[Jurisprudence CIR] Éligibilité des dépenses non exposées directement par l’entreprise dans le cadre d’une sous-traitance « en cascade »

Dans une décision du 26 juillet 2023, le Conseil d’État a jugé que, lorsqu’une entreprise confie à un organisme de recherche public ou privé agréé l’exécution de prestations nécessaires à la réalisation d’opérations de recherche qu’elle mène, les dépenses engendrées peuvent être prises en compte dans le calcul de son CIR, même si les coûts ont été supportés par son co-contractant. Attention, cette décision vaut pour le mode de calcul du CIR qui précède les changements intervenus à partir de 2020, et qui restreignent les activités sous-traitées éligibles aux prestataires agréés CIR, même pour ceux de rangs 2 et suivant.

Les faits

La société Cap Consult 2020 se pourvoit en cassation contre l’arrêt du Tribunal administratif (TA) de Versailles par lequel il a rejeté sa demande de décharge des cotisations supplémentaires d’impôts sur les sociétés auxquelles elle a été assujettie en conséquence de la remise en cause du CIR dont elle a bénéficié au titre des exercices clos en 2011 et 2012.

En l’espèce, la société requérante avait signé un marché avec le Centre national d’études spatiales (CNES) en vue de la réalisation d’un projet de recherche. Pour l’exécution de ce marché, le CNES avait passé un accord de consortium avec quatre autres organismes de recherche, dont il a pris en charge les prestations.

Le TA de Versailles en a conclu que la société Cap Consult 2020 ne pouvait valoriser les dépenses relatives à ces prestations dans le calcul de son CIR, ces dernières ayant été directement exposées par le CNES.

Le jugement du Conseil d’État

Après avoir rappelé les dispositions de l’article 244 quater B, II d et d bis du Code général des impôts (CGI) dans leur rédaction applicable au litige, aux termes desquelles les « dépenses exposées pour la réalisation d’opérations confiées à des organismes de recherches publics », les « dépenses exposées [par] des organismes de recherche privés agréés » et celles exposées par des « experts scientifiques ou techniques agréés » sont éligibles au CIR, le Conseil d’État annule l’arrêt du TA de Versailles pour erreur de droit.
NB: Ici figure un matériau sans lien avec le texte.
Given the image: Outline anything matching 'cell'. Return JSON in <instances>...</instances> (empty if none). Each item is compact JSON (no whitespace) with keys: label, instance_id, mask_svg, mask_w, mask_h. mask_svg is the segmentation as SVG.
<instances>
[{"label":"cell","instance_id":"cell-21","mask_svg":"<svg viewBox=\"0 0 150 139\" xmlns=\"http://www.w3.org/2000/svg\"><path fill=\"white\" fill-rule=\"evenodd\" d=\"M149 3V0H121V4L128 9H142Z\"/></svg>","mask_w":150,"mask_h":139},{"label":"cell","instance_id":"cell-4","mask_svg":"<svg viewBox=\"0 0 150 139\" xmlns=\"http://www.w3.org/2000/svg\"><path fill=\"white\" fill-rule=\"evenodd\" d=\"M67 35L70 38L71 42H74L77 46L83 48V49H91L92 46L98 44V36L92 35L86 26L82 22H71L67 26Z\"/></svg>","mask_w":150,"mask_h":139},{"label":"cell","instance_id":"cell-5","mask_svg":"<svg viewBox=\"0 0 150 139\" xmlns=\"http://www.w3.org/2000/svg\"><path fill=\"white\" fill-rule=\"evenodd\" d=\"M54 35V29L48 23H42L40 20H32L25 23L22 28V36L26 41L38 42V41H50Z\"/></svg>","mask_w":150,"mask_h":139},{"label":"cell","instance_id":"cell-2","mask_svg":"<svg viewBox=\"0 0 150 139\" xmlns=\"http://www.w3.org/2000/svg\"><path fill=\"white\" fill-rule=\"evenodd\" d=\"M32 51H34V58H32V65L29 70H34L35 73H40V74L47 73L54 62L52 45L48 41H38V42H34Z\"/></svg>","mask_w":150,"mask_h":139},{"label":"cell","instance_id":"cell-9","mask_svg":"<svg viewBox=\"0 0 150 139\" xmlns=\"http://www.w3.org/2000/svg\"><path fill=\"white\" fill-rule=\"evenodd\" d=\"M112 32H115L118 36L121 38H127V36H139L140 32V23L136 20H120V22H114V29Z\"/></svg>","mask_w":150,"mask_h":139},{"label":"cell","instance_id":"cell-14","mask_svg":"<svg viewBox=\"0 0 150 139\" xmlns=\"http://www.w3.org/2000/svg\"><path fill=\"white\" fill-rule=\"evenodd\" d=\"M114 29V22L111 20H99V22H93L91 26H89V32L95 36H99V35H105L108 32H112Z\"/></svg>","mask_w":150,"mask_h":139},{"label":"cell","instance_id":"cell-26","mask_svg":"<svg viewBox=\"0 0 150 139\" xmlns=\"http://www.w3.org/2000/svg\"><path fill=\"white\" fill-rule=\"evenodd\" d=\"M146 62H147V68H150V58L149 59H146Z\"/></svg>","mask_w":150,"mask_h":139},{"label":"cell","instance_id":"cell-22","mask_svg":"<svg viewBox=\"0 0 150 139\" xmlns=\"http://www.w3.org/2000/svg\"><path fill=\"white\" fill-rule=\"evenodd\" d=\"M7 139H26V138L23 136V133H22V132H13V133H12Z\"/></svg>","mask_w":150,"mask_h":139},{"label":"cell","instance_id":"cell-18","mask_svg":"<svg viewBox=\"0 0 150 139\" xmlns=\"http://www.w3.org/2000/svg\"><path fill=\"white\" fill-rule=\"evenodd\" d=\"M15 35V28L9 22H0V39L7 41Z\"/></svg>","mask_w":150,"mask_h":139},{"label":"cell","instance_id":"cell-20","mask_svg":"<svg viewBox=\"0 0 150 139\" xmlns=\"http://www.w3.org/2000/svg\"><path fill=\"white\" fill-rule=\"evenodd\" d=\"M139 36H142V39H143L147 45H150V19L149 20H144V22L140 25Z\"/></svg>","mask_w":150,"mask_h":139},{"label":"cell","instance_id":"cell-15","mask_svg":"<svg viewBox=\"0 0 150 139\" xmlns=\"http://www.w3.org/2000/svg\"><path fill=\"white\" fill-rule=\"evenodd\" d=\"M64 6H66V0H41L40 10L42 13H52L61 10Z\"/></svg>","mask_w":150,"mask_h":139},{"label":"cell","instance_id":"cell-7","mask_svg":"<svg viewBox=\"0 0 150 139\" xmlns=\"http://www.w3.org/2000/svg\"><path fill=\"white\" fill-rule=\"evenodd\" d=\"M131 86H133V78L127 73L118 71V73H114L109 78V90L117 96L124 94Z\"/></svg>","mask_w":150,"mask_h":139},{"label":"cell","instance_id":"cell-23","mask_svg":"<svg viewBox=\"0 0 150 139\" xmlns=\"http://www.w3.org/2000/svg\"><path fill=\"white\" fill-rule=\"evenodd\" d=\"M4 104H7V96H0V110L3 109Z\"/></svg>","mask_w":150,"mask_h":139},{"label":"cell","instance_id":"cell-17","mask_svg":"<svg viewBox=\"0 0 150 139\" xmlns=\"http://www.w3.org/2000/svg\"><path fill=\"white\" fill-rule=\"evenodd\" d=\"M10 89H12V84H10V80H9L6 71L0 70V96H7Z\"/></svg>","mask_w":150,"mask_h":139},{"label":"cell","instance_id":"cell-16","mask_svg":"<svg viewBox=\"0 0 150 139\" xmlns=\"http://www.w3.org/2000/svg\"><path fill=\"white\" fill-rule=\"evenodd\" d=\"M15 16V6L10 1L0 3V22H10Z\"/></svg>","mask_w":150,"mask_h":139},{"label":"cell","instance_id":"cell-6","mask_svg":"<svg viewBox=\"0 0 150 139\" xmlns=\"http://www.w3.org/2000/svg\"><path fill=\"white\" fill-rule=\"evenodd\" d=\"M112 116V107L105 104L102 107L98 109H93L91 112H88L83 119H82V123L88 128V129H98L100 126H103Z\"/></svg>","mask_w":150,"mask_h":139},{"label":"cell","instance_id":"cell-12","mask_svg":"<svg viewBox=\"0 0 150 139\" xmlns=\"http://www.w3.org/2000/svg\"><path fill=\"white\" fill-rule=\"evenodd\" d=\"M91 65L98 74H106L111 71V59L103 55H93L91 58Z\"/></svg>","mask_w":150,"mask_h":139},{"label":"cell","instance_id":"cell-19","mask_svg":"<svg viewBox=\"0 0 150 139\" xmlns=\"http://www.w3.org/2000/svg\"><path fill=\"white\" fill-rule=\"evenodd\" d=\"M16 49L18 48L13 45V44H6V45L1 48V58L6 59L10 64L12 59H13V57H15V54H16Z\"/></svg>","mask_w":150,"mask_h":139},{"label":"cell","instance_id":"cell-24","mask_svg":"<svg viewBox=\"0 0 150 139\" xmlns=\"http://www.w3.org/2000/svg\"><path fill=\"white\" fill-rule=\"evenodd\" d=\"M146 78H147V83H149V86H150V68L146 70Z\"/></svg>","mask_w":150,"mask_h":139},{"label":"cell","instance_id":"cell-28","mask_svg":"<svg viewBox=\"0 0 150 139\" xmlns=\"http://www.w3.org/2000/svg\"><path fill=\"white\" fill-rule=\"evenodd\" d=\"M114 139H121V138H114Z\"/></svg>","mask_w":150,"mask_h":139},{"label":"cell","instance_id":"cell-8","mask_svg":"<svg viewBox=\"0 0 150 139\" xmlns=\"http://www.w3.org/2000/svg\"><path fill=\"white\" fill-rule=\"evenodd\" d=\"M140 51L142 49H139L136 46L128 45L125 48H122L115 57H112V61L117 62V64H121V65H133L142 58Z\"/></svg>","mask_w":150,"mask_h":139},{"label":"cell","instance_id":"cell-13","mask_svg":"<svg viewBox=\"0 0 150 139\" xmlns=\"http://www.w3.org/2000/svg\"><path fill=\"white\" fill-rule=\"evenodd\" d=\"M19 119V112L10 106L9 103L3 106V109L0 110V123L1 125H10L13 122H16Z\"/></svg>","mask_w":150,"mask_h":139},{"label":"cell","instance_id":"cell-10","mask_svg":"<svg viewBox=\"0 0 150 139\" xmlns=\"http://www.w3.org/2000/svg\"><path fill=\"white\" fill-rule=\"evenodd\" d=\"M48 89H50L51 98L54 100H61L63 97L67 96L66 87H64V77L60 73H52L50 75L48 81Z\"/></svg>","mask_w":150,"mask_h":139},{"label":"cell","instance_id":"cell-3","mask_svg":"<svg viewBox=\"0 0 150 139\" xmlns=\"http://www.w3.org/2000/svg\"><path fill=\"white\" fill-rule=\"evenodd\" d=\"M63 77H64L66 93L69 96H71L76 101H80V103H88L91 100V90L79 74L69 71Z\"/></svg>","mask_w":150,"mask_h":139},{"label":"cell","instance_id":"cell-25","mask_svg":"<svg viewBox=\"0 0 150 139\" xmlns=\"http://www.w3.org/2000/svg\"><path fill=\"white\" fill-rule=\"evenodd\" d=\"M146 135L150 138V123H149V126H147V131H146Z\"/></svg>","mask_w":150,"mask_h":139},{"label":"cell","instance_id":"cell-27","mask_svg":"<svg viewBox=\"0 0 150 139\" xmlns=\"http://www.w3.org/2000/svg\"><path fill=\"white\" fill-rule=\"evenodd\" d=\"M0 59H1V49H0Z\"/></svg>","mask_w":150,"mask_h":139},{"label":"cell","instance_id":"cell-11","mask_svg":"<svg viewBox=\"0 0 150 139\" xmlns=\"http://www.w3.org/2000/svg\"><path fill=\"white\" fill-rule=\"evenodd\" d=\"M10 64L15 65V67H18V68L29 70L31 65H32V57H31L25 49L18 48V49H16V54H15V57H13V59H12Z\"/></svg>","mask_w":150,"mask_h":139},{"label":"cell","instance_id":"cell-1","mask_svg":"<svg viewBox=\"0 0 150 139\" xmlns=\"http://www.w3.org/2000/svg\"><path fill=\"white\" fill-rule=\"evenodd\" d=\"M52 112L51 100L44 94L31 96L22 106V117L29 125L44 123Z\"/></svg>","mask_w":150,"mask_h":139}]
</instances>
Par suite, le Conseil d’Étatconsidère que les dépenses réalisées par un organisme de recherche public ou privé agréé auquel le sous-traitant direct de la société a eu recours, pour exécuter son contrat avec cette dernière, dans le cadre de prestations nécessaires à la réalisation d’une opération de recherche, peuvent être valorisées au titre du CIR par la société donneuse d’ordre, même si elle ne les a pas supportées.

Analyse

Dans sa rédaction applicable au litige, l’article 244 quater B du CGI n’interdisait pas à une entreprise de bénéficier du CIR sur les opérations de recherches réalisées pour le compte d’un organisme privé agréé, sauf à ce que l’administration invoque un montage constitutif d’une fraude à la loi. Le Conseil d’État avait jugé en ce sens dans une décision Groupe Hays du 9 juin 2020 (CE, 9 juin 2020, Groupe Hays France, n° 427441).

Depuis la loi de finances pour 2020, qui a modifié l’article 244 quater B du CGI, cette structure de sous-traitance « en cascade » est davantage encadrée. Elle est désormais limitée à la prise en compte des dépenses dites de « rang 2 » : un organisme de « rang 1 » est un organisme public ou privé agréé avec lequel l’entreprise donneuse d’ordre passe un contrat de sous-traitance. Cet organisme peut lui-même externaliser certaines opérations de recherche à des organismes publics ou privés agréés, de « rang 2 ». Les dépenses exposées par l’organisme de « rang 1 » peuvent alors être valorisées dans le calcul du CIR de la société donneuse d’ordres.

Ces dépenses ne sont éligibles qu’à deux conditions prévues par l’article 244 quater B, II d bis du CGI :

  • Il s’agit de dépenses nécessaires à la réalisation des opérations de recherche ;
  • Ces dépenses ont été exposées par des organismes de recherche publics agréés, des organismes de recherche privés agréés ou des experts scientifiques ou techniques agréés.

L’article précité précise que ces dépenses sont retenues dans la limite de trois fois le montant total des autres dépenses de recherche ouvrant droit au CIR.

Pour la valorisation de ces dépenses, il est donc important de s’assurer contractuellement que les organismes agréés sous-traitants qui souhaiteraient à leur tour externaliser certaines prestations aient recours à des organismes répondant également aux conditions d’éligibilité au CIR.